I want to solve the TSP problem using a dynamic programming algorithm in Python.The problem is:

• Input: cities represented as a list of points. For example, [(1,2), (0.3, 4.5), (9, 3)...]. The distance between cities is defined as the Euclidean distance.
• Output: the minimum cost of a traveling salesman tour for this instance, rounded down to the nearest integer.

And the pseudo-code is:

Let A = 2-D array, indexed by subsets of {1, 2, ,3, ..., n} that contains 1 and destinations j belongs to {1, 2, 3,...n}
1. Base case:
2.          if S = {0}, then A[S, 1] = 0;
3.          else, A[S, 1] = Infinity.
4.for m = 2, 3, ..., n:   // m = subproblem size
5.    for each subset of {1, 2,...,n} of size m that contains 1:
6.        for each j belongs to S and j != 1:
7.            A[S, j] = the least value of A[S-{j},k]+the distance of k and j for every k belongs to S that doesn't equal to j
8.Return the least value of A[{1,2..n},j]+the distance between j and 1 for every j = 2, 3,...n.

My confusions are:

How to index a list using subset, that is how to implement line 5 in the pseudo-code efficiently.

You can encode sets as integers: i'th bit of the integer will represent the state of i'th city (i.e. do we take it in the subset or not).
For example, 35₁₀ = 100011₂ will represent cities {1, 2, 6}. Here I count from the rightmost bit, which represents city 1.

In order to index a list using such representation of a subset, you should create 2D array of length 2ⁿ:

# Assuming n is given.
A = [[0 for i in xrange(n)] for j in xrange(2 ** n)]

This comes from the fact that with n-bit integer you can represent every subset of {1, 2, ..., n} (remember, each bit corresponds to exactly one city).

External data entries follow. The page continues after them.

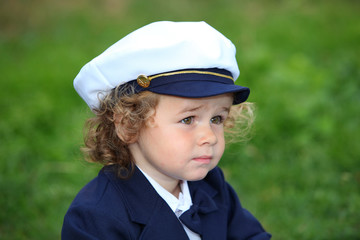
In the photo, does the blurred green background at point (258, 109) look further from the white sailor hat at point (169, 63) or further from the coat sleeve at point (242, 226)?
the coat sleeve at point (242, 226)

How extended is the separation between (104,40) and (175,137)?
165 inches

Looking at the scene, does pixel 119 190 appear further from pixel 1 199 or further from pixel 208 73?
pixel 1 199

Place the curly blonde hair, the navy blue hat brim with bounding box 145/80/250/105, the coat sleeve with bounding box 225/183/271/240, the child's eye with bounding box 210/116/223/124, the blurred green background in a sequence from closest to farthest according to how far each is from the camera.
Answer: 1. the navy blue hat brim with bounding box 145/80/250/105
2. the curly blonde hair
3. the child's eye with bounding box 210/116/223/124
4. the coat sleeve with bounding box 225/183/271/240
5. the blurred green background

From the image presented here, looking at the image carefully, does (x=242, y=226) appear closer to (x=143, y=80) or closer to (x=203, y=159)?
(x=203, y=159)

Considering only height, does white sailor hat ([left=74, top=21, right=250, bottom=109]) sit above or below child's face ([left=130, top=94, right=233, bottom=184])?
above

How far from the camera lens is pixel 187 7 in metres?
6.69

This representation gives you a number of nice possibilities:

# Check whether some city (1-indexed) is inside subset.
if (1 << (i - 1)) & x:
    print 'city %d is inside subset!' % i

# In particular, checking for city #1 is super-easy:
if x & 1:
    print 'city 1 is inside subset!'

# Iterate over subsets with increasing cardinality:
subsets = range(1, 2 ** n)
for subset in sorted(subsets, key=lambda x: bin(x).count('1')):
    print subset, 
# For n=4 prints "1 2 4 8 3 5 6 9 10 12 7 11 13 14 15"

# Obtain a subset y, which is the same as x, 
# except city #j (1-indexed) is removed:
y = x ^ (1 << (j - 1))  # Note that city #j must be inside x.

This is how I would implement your pseudocode (warning: no testing was done):

# INFINITY and n are defined somewhere above.
A = [[INFINITY for i in xrange(n)] for j in xrange(2 ** n)]
# Base case (I guess it should read "if S = {1}, then A[S, 1] = 0",
because otherwise S = {0} is not a valid index to A, according to line #1)
A[1][1] = 0
# Iterate over all subsets:
subsets = range(1, 2 ** n)
for subset in sorted(subsets, key=lambda x: bin(x).count('1')):
    if not subset & 1:
        # City #1 is not presented.
        continue
    for j in xrange(2, n + 1):
        if not (1 << (j - 1)) & subset:
            # City #j is not presented.
            continue
        for k in xrange(1, n + 1):
            if k == j or not (1 << (k - 1)) & subset:
                continue
            A[subset][j] = min(A[subset][j], A[subset ^ (1 << (j - 1))][k] + get_dist(j, k))

Besides having all needed functionality to implement your pseudocode, this approach is going to be faster than with tuples\dicts.